Credete davvero che, dopo aver ucciso migliaia di persone, Duterte si farà estromettere dal potere legalmente a causa di quello che considera una facezia costituzionale di successione ed essere alla mercé di una accusa certa da parte di tribunali del paese e dalla Corte Internazionale di Giustizia?
Complici nel crimine
I recenti sviluppi fanno sorgere la domanda di come si possa continuare a fare il proprio dovere nel governo di un omicida di massa. Infatti non ci si dovrebbe sorprendere se l’ex ministro dell’ambiente Gina Lopez e l’ex ministro agli affari sociali Judy Taguiwalo si siano sentite in segreto sollevate per non essere stati riconfermati dalla Commissione delle Nomine, poiché non dovranno più sostenere le critiche di far parte del governo con gli omicidi che crescono.
Ma ci sono altri che restano nel governo Duterte, persone che hanno una storia distinta di promozione di diritti umani, dei diritti del lavoro e di sviluppo sociale; diventa sempre più duro, giorno dopo giorno, comprendere come possano restare al loro posto quando diventa chiaro fino all’inverosimile che gli omicidi di massa sono la sola politica centrale e reale di questa amministrazione, come fu l’eliminazione degli ebrei da parte del regime di Hitler.
Pensare che possono isolare il loro ministero dal resto dell’amministrazione e chiudere gli occhi sul sangue che si versa proprio sotto il loro naso ed isolarsi moralmente da esso è una illusione.
Restando al governo sono complici nel crimine e lo sanno.
Oramai per questi ministri non deve più essere una questione di se dimettersi, ma di quando prenderanno le distanze dall’assassino di massa.

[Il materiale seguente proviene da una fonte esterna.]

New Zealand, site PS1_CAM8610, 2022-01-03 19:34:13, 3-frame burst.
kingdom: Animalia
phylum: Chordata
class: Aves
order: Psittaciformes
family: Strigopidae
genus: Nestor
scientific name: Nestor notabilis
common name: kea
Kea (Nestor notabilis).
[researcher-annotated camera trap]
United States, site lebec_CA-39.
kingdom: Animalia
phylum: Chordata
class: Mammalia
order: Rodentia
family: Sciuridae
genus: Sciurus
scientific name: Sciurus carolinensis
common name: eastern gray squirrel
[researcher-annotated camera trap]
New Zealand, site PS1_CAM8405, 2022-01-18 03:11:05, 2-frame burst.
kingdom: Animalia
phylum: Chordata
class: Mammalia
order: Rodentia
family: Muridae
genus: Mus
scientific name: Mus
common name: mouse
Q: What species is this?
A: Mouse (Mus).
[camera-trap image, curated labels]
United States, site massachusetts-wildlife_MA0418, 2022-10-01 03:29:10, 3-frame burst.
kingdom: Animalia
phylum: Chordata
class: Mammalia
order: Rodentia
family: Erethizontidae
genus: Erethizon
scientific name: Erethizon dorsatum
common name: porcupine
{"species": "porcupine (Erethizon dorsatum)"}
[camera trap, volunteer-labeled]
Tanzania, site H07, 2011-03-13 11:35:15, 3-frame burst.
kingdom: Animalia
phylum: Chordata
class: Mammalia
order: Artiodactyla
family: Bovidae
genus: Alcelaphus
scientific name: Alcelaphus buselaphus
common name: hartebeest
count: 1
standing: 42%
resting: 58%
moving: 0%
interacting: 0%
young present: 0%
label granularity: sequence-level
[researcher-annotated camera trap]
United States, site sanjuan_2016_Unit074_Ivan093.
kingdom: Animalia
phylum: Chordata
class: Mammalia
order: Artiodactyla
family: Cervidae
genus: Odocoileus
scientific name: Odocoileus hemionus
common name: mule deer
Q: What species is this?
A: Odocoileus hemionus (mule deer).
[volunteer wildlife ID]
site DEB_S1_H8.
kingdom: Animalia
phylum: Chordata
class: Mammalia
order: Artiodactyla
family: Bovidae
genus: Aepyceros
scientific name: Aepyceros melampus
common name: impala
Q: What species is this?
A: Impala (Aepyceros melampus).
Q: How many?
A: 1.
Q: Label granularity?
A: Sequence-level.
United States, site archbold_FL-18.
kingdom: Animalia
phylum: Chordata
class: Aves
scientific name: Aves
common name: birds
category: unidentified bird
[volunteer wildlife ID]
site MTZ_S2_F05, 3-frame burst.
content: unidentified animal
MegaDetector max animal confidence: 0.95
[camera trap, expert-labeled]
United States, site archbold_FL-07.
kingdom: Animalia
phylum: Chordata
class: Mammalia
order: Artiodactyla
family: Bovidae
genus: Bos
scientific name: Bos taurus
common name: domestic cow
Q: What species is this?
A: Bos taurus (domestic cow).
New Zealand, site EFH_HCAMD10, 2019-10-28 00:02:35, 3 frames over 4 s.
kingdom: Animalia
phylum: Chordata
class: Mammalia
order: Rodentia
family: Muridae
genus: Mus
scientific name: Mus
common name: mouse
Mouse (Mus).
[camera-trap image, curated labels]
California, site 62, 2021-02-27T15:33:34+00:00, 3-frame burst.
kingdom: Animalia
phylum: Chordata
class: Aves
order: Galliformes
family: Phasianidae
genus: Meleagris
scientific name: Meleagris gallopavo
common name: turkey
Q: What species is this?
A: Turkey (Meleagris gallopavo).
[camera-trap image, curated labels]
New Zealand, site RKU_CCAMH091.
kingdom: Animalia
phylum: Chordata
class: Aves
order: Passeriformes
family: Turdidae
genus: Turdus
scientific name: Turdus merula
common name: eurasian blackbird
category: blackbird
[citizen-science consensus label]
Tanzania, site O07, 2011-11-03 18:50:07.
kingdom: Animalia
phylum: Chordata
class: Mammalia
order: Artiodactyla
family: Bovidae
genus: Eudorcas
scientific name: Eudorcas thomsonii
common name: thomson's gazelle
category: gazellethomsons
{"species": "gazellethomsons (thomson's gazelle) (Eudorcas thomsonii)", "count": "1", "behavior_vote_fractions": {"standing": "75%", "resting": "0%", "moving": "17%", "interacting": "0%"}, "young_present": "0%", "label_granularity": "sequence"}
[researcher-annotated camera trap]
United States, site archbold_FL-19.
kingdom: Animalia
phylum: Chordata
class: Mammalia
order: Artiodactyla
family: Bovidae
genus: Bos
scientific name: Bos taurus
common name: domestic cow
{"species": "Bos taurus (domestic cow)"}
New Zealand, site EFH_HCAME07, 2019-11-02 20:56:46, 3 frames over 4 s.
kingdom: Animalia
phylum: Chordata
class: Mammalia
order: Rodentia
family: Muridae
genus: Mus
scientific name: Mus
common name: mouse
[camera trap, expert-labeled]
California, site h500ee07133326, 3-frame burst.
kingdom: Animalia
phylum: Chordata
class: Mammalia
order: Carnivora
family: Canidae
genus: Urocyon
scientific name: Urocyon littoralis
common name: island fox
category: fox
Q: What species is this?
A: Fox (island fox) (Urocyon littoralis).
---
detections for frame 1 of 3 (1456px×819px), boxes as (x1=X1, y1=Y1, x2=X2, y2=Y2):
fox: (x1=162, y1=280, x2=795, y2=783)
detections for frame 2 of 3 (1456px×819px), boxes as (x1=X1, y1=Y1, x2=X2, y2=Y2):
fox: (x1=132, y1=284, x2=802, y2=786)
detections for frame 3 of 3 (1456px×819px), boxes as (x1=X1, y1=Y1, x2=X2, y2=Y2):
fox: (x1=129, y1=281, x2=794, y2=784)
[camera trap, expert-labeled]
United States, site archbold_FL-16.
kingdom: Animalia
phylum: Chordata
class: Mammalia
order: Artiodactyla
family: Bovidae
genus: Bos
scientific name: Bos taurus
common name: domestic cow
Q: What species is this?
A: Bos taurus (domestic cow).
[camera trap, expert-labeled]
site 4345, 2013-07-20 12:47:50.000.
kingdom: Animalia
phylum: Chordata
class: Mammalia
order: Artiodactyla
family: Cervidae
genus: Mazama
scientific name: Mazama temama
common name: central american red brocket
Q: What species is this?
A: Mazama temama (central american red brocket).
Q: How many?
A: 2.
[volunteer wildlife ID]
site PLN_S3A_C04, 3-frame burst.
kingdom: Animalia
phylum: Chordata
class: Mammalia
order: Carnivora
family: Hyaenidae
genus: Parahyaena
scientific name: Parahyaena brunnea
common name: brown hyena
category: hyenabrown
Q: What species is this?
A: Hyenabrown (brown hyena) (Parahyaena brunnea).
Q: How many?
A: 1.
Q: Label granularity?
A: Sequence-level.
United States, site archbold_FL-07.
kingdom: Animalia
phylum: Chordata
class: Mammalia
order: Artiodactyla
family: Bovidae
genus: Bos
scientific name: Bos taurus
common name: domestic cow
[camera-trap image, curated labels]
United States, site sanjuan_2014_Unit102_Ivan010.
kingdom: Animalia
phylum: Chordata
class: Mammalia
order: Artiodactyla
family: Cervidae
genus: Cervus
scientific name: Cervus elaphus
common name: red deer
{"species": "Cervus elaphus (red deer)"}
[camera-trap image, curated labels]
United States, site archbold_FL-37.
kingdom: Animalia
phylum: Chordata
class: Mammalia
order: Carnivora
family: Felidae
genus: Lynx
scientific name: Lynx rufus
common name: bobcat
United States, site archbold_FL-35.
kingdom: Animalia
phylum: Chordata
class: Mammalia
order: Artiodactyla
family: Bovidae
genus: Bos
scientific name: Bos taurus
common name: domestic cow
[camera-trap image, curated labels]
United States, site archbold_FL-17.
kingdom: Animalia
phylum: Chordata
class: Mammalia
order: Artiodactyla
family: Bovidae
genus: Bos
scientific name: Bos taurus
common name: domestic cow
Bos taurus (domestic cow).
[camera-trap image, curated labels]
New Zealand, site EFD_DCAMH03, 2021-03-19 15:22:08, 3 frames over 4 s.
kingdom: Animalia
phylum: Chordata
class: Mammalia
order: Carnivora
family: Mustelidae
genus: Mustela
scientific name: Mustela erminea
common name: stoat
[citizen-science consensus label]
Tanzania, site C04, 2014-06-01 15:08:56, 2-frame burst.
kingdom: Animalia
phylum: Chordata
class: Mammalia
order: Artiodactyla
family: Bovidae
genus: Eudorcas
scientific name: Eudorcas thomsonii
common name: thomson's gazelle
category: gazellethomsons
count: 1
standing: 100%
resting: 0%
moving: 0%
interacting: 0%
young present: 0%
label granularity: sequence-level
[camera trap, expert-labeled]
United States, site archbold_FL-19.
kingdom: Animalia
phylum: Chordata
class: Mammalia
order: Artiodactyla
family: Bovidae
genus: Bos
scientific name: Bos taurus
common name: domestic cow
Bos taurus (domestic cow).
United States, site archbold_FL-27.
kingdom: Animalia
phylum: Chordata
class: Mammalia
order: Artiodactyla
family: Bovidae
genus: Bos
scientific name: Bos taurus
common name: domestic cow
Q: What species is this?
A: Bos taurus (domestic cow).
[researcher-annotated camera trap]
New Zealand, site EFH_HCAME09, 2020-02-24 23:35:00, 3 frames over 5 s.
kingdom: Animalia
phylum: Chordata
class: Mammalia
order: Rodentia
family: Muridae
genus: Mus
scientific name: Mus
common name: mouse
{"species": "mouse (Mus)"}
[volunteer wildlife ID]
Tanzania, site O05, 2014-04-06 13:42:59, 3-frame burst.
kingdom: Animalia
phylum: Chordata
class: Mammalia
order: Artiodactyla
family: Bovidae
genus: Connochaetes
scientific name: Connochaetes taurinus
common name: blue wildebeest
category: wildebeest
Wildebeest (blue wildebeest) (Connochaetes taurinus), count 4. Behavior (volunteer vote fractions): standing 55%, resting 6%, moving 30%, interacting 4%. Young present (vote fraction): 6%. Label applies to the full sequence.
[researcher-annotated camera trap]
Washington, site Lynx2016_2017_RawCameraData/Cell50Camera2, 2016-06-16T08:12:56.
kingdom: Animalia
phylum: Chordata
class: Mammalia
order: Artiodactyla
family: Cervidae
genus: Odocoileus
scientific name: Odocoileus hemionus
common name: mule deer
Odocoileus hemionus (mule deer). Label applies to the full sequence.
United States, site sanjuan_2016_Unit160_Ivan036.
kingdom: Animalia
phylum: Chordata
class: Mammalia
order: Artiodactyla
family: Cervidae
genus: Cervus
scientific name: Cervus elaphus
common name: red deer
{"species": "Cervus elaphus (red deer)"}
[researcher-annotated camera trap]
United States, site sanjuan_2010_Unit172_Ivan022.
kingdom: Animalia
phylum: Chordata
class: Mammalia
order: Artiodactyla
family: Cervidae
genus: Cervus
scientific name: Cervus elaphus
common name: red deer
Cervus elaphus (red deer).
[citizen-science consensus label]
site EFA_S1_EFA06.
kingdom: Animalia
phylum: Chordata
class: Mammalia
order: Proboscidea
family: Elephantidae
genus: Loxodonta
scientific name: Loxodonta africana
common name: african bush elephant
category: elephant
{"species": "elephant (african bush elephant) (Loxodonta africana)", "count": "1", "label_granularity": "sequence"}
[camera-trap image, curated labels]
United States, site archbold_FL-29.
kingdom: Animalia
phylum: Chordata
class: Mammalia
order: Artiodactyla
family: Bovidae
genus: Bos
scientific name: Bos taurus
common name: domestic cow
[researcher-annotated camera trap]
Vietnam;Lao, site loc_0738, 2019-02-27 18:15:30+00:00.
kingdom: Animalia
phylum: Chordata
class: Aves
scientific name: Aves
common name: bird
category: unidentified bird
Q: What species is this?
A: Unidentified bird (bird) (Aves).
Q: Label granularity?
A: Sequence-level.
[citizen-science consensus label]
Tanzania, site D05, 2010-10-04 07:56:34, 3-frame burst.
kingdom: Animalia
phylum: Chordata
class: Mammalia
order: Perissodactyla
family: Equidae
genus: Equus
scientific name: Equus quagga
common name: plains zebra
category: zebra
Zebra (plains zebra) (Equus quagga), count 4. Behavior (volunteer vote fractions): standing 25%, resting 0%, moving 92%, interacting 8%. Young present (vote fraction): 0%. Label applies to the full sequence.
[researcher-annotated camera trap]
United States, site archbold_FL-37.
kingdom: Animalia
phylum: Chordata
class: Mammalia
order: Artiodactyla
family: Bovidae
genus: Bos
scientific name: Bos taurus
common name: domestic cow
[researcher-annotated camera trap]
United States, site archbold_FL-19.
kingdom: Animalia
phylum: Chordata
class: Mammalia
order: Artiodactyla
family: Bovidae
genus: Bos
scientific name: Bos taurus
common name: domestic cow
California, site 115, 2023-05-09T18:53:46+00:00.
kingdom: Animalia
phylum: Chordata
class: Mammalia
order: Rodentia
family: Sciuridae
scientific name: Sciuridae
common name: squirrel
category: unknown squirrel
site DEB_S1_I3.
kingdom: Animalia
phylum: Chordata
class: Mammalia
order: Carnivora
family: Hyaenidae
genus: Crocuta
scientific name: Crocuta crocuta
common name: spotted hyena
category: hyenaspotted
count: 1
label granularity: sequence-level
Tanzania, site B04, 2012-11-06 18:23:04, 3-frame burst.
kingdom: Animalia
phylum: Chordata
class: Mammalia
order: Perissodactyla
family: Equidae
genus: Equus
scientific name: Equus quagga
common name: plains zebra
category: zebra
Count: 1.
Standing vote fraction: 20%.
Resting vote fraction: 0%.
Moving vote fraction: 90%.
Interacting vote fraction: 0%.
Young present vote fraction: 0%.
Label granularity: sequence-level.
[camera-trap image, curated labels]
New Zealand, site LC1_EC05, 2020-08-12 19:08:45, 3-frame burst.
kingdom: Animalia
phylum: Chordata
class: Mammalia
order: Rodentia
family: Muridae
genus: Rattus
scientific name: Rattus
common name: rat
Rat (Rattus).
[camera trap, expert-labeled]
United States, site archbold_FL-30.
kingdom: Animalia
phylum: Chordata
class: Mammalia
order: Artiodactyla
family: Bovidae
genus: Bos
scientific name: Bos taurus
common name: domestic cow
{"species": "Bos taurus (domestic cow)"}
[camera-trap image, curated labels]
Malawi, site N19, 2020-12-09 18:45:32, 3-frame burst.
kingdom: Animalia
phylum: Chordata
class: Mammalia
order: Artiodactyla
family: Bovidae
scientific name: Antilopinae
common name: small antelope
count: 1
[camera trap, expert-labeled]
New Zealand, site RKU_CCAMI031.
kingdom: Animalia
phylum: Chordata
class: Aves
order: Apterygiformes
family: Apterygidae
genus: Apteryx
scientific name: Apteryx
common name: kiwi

Se il dettato della propri coscienza non costituisce una motivazione sufficiente, allora che sia il temuto giudizio della storia sul mancato abbandono dell’immorale regime macchiato di sangue.
Che sia loro di lezione il duro verdetto della storia sui progressisti che scelsero di stare con Marcos.
Il dilemma di questi membri del governo echeggia quello dei cittadini liberali o progressisti che sono rimasti con Duterte per oltre un anno nella speranza che lui avrebbe portato qualche riforma sociale che nel loro calcolo particolare, avrebbe bilanciato la sua furia omicida.
La partenza di Gina Lopez e Judy Taguiwalo, a causa del rifiuto del presidente di sostenerli e in assenza di iniziative significative di riforme sociali, se non per qualche acrobazia privata di meccanismi di finanziamento, come il progetto di scuola gratuita, deve rendere più facile a queste persone porre fine alla loro ambivalenza politica e morale verso il fascismo che travvolge il paese.